Spamassassin Blacklists

January 4, 2010 Spam Control

Blacklists are a little easier to understand in that you will find domains or senders that you simply do not want to receive mail from them ever.
There are two blacklist directives.  The first directive, blacklist_from will specify a a sender address that address is what will appear in the Resent-From, From, Envelope-Sender, Resent-Sender or X-Envelope-From.

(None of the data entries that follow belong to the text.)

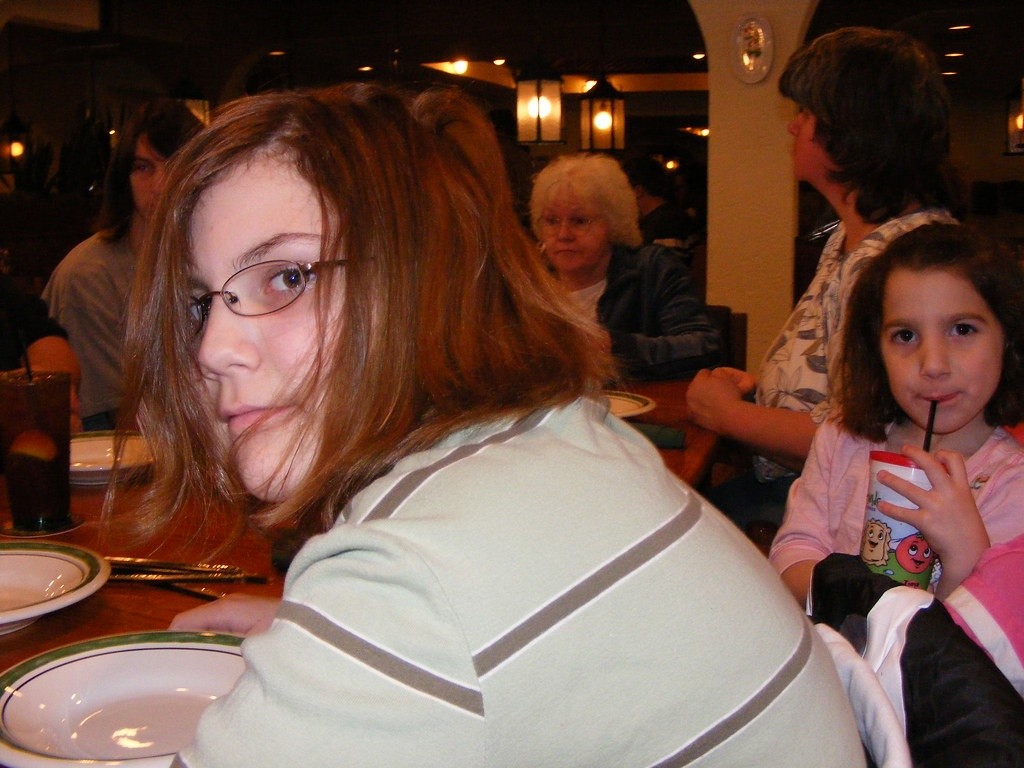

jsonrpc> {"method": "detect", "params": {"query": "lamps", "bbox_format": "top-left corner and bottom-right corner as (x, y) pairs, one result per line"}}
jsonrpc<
(514, 51), (567, 146)
(1002, 82), (1024, 156)
(578, 77), (626, 161)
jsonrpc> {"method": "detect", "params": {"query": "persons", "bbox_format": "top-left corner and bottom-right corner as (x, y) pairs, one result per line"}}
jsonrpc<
(99, 86), (866, 767)
(530, 155), (734, 384)
(622, 156), (704, 264)
(769, 220), (1024, 610)
(687, 29), (959, 550)
(0, 95), (192, 474)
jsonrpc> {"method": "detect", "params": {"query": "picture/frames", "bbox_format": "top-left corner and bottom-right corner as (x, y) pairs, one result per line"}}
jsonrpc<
(727, 13), (774, 84)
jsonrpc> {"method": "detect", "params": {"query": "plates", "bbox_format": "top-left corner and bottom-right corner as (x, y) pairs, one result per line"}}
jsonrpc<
(0, 522), (86, 538)
(604, 390), (655, 417)
(0, 630), (245, 768)
(0, 541), (111, 635)
(69, 430), (155, 485)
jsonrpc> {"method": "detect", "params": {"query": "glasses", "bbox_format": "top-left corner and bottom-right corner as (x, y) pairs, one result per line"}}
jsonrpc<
(187, 260), (347, 339)
(540, 212), (604, 237)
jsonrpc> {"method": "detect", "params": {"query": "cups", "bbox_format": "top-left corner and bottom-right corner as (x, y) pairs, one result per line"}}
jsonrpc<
(859, 450), (936, 590)
(0, 369), (71, 530)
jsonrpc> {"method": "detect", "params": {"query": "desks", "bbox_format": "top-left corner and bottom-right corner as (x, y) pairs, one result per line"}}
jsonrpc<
(0, 375), (725, 768)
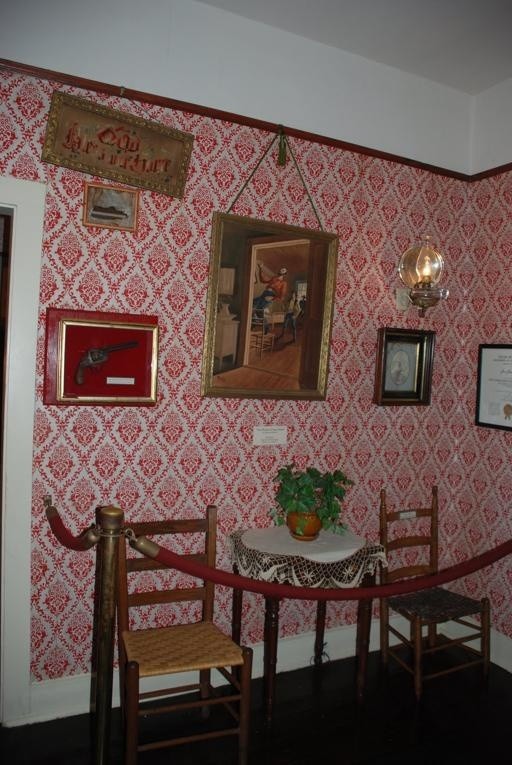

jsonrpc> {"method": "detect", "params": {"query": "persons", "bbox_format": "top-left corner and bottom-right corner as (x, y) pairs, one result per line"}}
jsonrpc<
(281, 290), (299, 343)
(298, 294), (306, 318)
(250, 262), (289, 336)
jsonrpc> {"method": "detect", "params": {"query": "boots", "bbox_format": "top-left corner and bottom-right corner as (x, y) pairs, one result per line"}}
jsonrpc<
(279, 328), (287, 338)
(290, 329), (296, 342)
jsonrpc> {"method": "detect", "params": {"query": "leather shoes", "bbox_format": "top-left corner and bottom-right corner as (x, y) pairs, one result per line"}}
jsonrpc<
(264, 328), (269, 335)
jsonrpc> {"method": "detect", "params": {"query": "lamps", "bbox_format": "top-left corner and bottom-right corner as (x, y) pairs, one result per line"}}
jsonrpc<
(397, 232), (449, 318)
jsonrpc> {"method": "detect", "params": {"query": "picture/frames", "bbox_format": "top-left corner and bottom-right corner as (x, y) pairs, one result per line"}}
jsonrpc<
(474, 343), (511, 432)
(200, 210), (340, 401)
(371, 327), (434, 406)
(83, 183), (139, 234)
(45, 306), (159, 406)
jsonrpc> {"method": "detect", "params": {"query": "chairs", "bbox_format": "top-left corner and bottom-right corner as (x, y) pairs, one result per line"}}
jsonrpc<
(380, 486), (491, 701)
(116, 505), (253, 765)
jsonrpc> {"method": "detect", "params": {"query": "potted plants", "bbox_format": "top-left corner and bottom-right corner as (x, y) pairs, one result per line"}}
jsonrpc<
(266, 461), (355, 541)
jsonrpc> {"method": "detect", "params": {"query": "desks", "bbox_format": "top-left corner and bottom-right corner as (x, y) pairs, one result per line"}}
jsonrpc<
(230, 526), (377, 730)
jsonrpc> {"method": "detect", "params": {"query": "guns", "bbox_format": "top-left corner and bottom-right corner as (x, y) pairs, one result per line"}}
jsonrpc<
(75, 340), (138, 385)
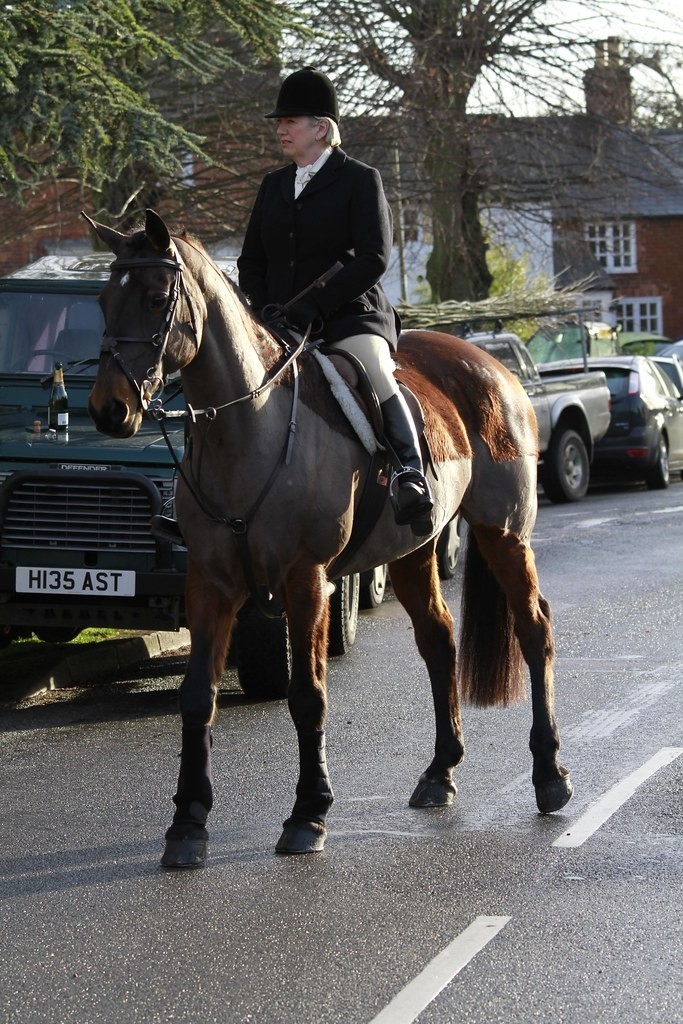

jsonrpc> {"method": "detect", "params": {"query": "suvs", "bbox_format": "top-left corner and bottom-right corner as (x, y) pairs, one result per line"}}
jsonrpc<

When the sender address matches a score of 100 is added to the sender, which effectively blocks mail from that user.   Edit the /etc/mail/spamassassin/local.cf file to place these entries.

blacklist_from joe@badexample.com
blacklist_from badexample.com *.badexample.com

The wildcard “*” can be used for including multiple characters to eliminate all users on the badexample.com domain.

You can remove a user from the list by using the the unblacklist_from directive.

unblacklist_from badexample.com

The other method of blacklisting users is the blacklist_to which will blacklist the recipient address.  This users may be found in the Resent-To, Resent-Cc, To, Apparently-To, Delivered-To, Envelope-Recipients, Apparently-Resent-To, X-Envelope-To, Envelope-To, X-Delivered-To, X-Original-To, X-Rcpt-To, X-Real-To, or Cc.

blacklist_to users@mycompany.com

This would be used to eliminate mail coming to possibly forged To header by adding 10 points to the score.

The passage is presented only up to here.